Les fruits et légumes hors de prix

Les fruits et légumes hors de prix

Faible production, spéculation effrénée

El Watan, 27 septembre 2012

La nuit n’a pas encore dit son dernier mot que Mostefa a déjà tout vendu de son lot de poivrons et de choux-fleurs, produits dans les serres de Sétif. Il a moins de chance cependant avec la tomate de Oued Seggane, visiblement fardée.

Le jour se lève sur le marché de gros de fruits et légumes de Boussouf, à l’ouest de Constantine, et la fraîcheur matinale contraste sévèrement avec la cherté des prix. Des centaines de camions chargent et déchargent des marchandises fraîchement cueillies. Des milliers de commerçants occupent ces lieux, appelés communément Magrofel, et négocient quelques dinars de différence sur des prix très proches les uns des autres.

Pour l’Algérien lambda, ruiné par la hausse du coût de son panier quotidien, c’est ici que se trame le complot contre sa bourse. Faux, se défendent les commerçants que nous avons interrogés. A l’unanimité, ils affirment que leur marge bénéficiaire ne dépasse jamais 10 DA au kilo. A qui la faute alors ? Le couple mandataire-fellah est désigné d’un doigt accusateur, mais la logique des prix, qui jouent au yoyo avec une tendance nettement haussière, semble bien plus complexe qu’elle n’y paraît.

- [Votre travail]:
1. D'après l'article sur la cherté des fruits et légumes, quelle marge bénéficiaire maximale les commerçants interrogés déclarent-ils prendre ?
2. Prolongez l'article sur la cherté des fruits et légumes en reprenant juste après sa dernière phrase.
Les lignes qui suivent n'ont aucun lien avec l'article sur la cherté des fruits et légumes.

Éléments du jeu de données:
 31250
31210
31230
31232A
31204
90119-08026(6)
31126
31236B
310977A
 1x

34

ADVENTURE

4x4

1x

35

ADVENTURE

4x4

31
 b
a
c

==

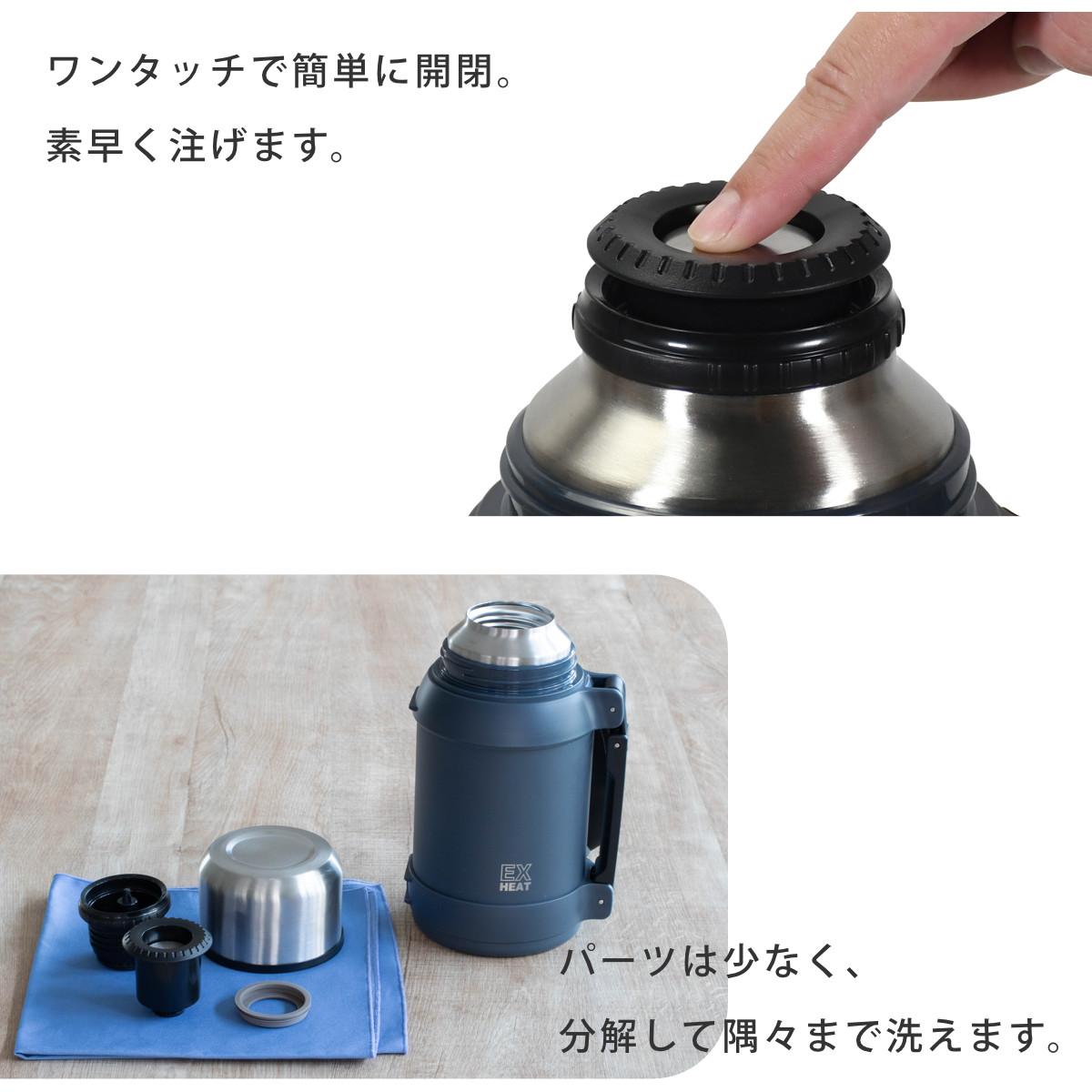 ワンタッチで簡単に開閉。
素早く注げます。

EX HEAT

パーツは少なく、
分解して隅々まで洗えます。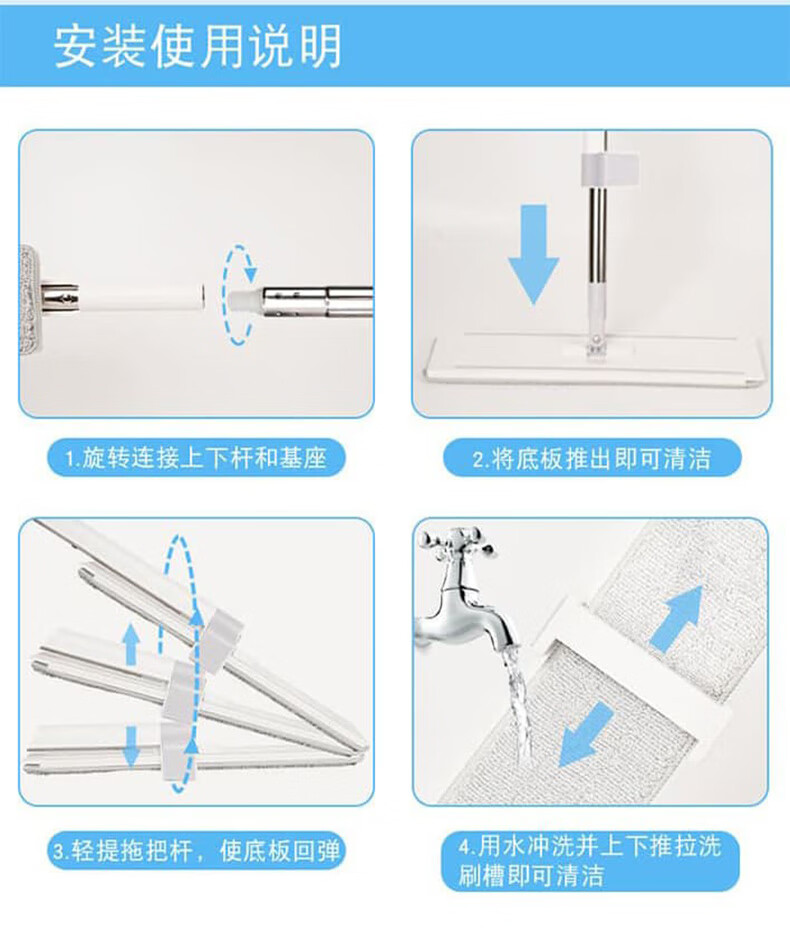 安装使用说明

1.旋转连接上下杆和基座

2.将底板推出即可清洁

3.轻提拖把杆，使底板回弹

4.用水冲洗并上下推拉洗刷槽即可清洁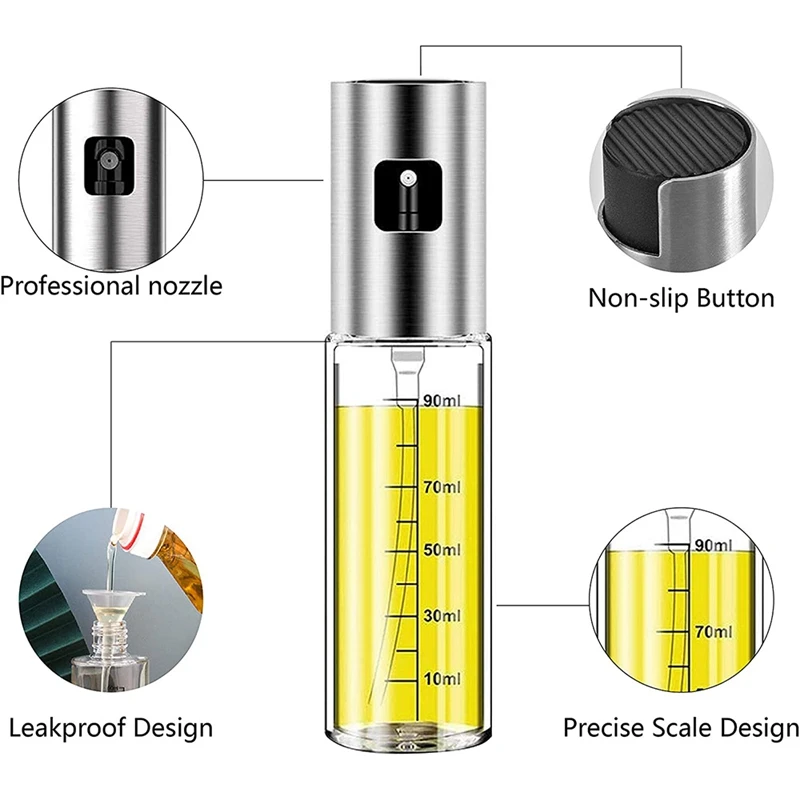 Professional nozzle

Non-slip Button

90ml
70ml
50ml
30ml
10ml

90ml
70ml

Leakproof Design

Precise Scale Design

==

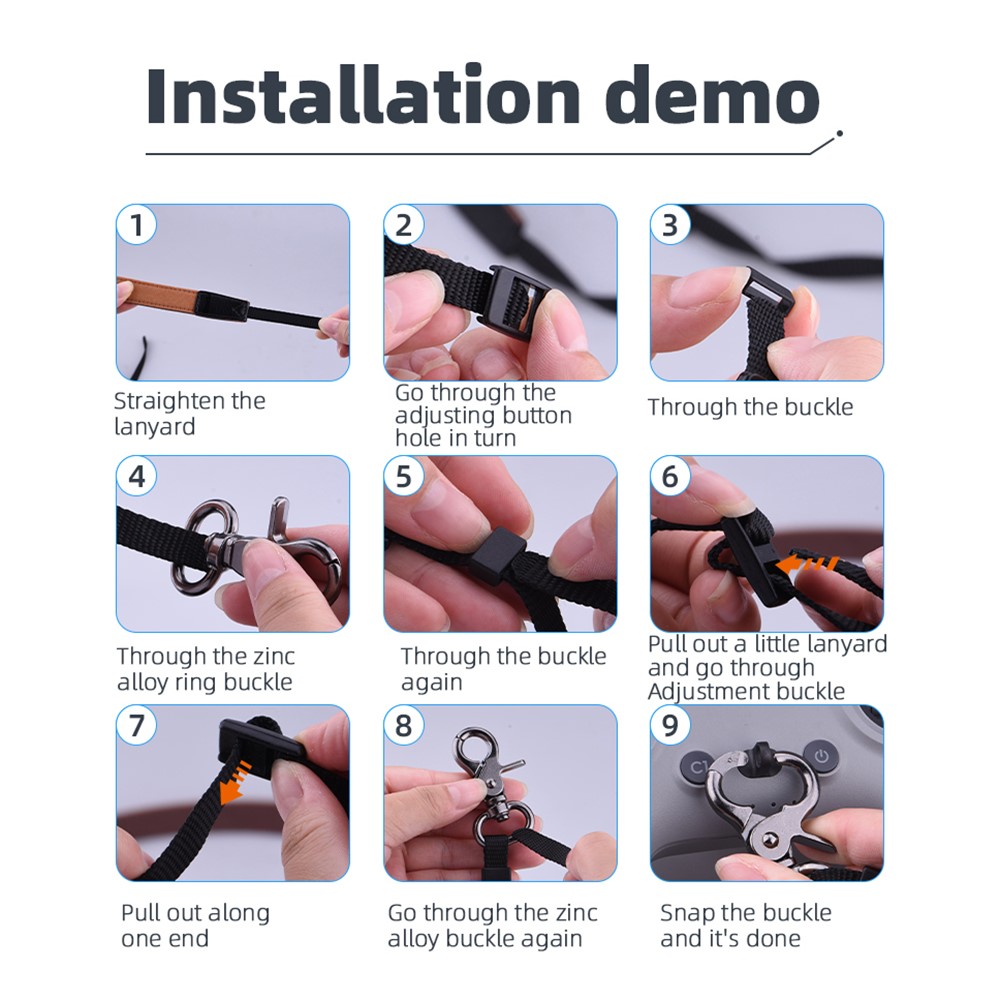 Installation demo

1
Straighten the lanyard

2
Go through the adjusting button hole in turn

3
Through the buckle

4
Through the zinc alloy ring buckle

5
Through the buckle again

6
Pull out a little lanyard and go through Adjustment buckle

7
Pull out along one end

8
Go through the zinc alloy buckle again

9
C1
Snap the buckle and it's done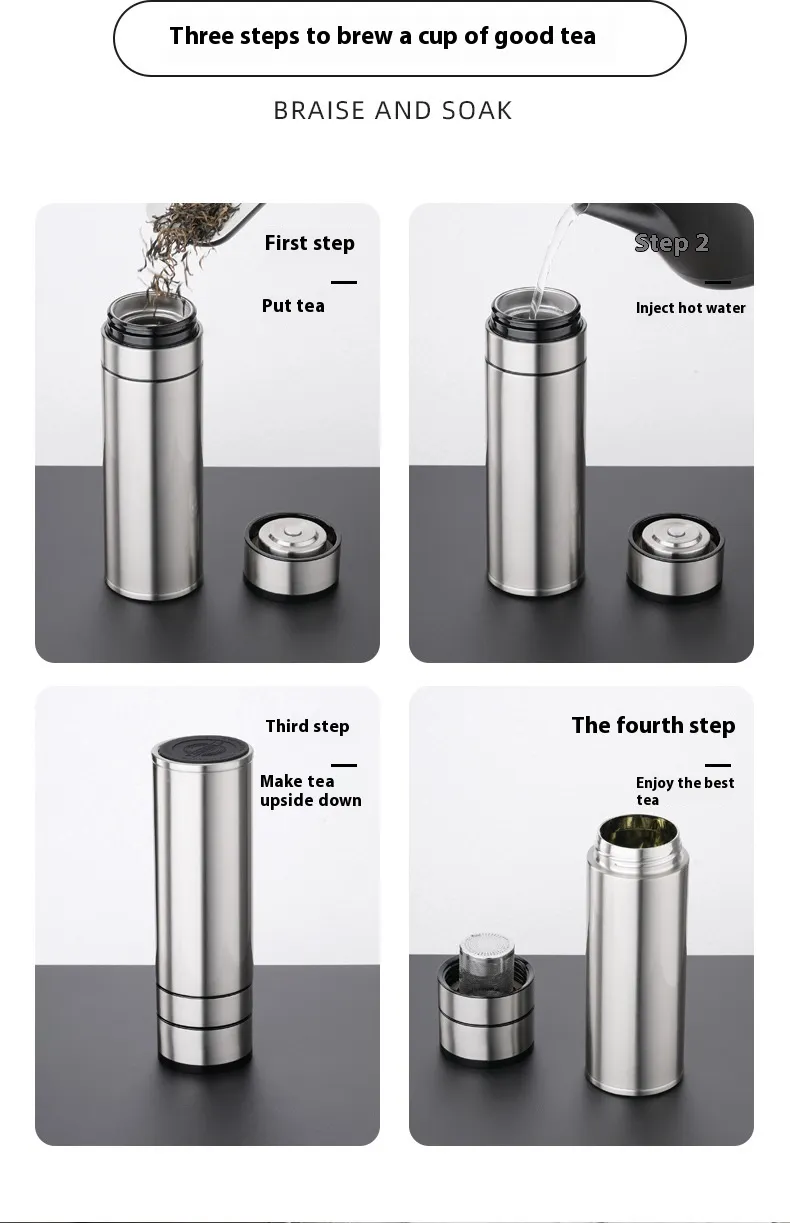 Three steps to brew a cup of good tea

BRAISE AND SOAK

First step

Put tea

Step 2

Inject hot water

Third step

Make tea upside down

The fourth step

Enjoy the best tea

- [Réponses]:
1. Ils affirment que leur marge ne dépasse jamais 10 DA au kilo.

2.
Mostafa, jeune grossiste dans un accoutrement de salafiste, explique la hausse par la baisse de l’offre, mais dès qu’intervient Mabrouk, un client sexagénaire, vendeur ambulant dans les quartiers 20 Août 1955 et Filali, les violons sont accordés pour désigner le téléphone portable comme source du mal. «Jadis, agriculteur et commerçant s’entendaient ingénument pour échanger la marchandise, maintenant ils se parlent au téléphone portable et décident des prix. Ils sont maîtres de la mercuriale et profitent de chaque occasion : les mariages pendant les week-ends, les fêtes religieuses et le Ramadhan», affirme Mostafa sous le regard approbatif de son client. «La courgette est aujourd’hui à 80 DA, à l’approche du prochain Aïd, elle sera à 200 DA», s’exclame Mabrouk. La ménagère est prévenue !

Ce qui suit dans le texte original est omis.